● **BRANO FORNITO**
============================================================
La grande paura è passata, il fantasma estremista non ha conquistato l’Olanda. Ma, detto tra noi, qualcuno davvero pensava che avrebbe potuto farlo? Con un sistema proporzionale puro? Geert Wilders e il suo partito non hanno sfondato, hanno guadagnato 4 seggi, ma il primo posto è rimasto saldamente in mano al premier uscente di centrodestra, Mark Rutte, casualmente beneficiario negli ultimi giorni di una querelle con la Turchia che gli ha garantito toni tutt’altro che moderati nei dibattiti finali: detto fatto, quello che nelle previsioni doveva essere un bagno di sangue elettorale, si è sostanziato in una perdita di una decina di seggi e niente più. 



Se esiste una vittima del voto olandese sono i laburisti, crollati letteralmente dal 34% al 5%, di fatto scomparsi: e parliamo dell’Olanda, uno dei Paesi del Nord che hanno fatto del welfare socialdemocratico uno dei suoi tratti distintivi. Spariti. Ma non è Wilders ad aver fatto il pieno, anzi: se esiste un partito che ha dato vita a un exploit questi sono i Verdi, sicuramente non tacciabili di xenofobia o propaganda anti-islamica. E che Wilders abbia fallito, lo dicono un paio di dati: primo, voci non smentite hanno parlato di un sostegno – anche economico – alla campagna di Wilders da parte dell’entourage di Stephen Bannon, il consigliere numero uno di Donald Trump. Secondo, il partito anti-immigrati gode delle simpatie non solo della comunità ebraica, ma dello stesso Israele. Insomma, volendo Wilders avrebbe potuto giocare meglio le sue carte, ma l’uomo è ciò che è: e per quanto un olandese possa essere disilluso rispetto al modello di società in cui si è tramutata quella dell’inclusione e dell’accoglienza nord-europea alla luce dei flussi recenti, difficilmente vota per eleggere capo del governo uno che utilizza come principale argomento politico il fatto che Maometto sia un signore della guerra e un pedofilo.
============================================================
● **COSE DA FARE**
A. Estrai dal brano sul voto olandese il tratto che va da "La grande paura" fino a "e niente più.", copiandolo senza cambiare nulla.
B. Nel brano sul voto olandese, da quale percentuale a quale sono scesi i laburisti?

● **DATI SALVATI**
============================================================
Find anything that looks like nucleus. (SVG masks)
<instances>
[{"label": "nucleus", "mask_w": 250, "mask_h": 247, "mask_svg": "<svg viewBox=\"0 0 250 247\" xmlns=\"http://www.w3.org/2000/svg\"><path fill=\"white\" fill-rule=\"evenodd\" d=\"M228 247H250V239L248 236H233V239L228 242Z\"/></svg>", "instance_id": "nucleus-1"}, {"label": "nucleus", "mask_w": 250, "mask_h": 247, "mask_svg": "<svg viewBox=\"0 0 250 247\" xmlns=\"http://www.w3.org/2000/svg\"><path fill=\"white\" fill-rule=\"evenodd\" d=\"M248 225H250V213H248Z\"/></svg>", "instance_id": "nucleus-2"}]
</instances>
============================================================
● **ESERCIZIO SVOLTO**
A.
La grande paura è passata, il fantasma estremista non ha conquistato l’Olanda. Ma, detto tra noi, qualcuno davvero pensava che avrebbe potuto farlo? Con un sistema proporzionale puro? Geert Wilders e il suo partito non hanno sfondato, hanno guadagnato 4 seggi, ma il primo posto è rimasto saldamente in mano al premier uscente di centrodestra, Mark Rutte, casualmente beneficiario negli ultimi giorni di una querelle con la Turchia che gli ha garantito toni tutt’altro che moderati nei dibattiti finali: detto fatto, quello che nelle previsioni doveva essere un bagno di sangue elettorale, si è sostanziato in una perdita di una decina di seggi e niente più.

B. Dal 34% al 5%.